Bermuda on Wednesday approved a legislation that would do away with same-sex marriage and replace such marriages with domestic partnerships, the local Royal Gazette reported. Bermuda Governor John Rankin said he gave the Domestic Partnership Act 2017 his assent after “careful consideration in line with my responsibilities under the Constitution.”
Walton Brown, the Minister of Home Affairs, brought the legislation before members of the Bermuda Parliament in 2017, and it was passed in December. Since Rankin is the British queen’s representative in Bermuda, his assent was necessary to put the legislation into effect.
The new law was passed after the Bermuda Supreme Court in May 2017 ruled that the island’s Registrar General could not reject a gay couple’s application to marry in the country.

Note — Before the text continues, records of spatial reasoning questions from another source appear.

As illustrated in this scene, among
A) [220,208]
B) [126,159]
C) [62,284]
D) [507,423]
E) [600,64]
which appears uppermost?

Brown said on Wednesday that the new legislation allows both homosexual and heterosexual couples “to enter into a domestic partnership and gives same-sex couples rights equivalent to those enjoyed by heterosexual married couples”. He said the act included the right to inheritance, the right to a partner’s pension, the right to make medical decisions on behalf of one’s partner and to live and work in Bermuda as a Bermudian’s partner.
The Home Affairs minister said that the majority of Bermudians do not favour same-sex marriage, hence, the legislation strikes a “fair balance” between those opposed to same-sex marriage and those in its favour. Brown added that same-sex marriages performed before the act was passed will not be annulled.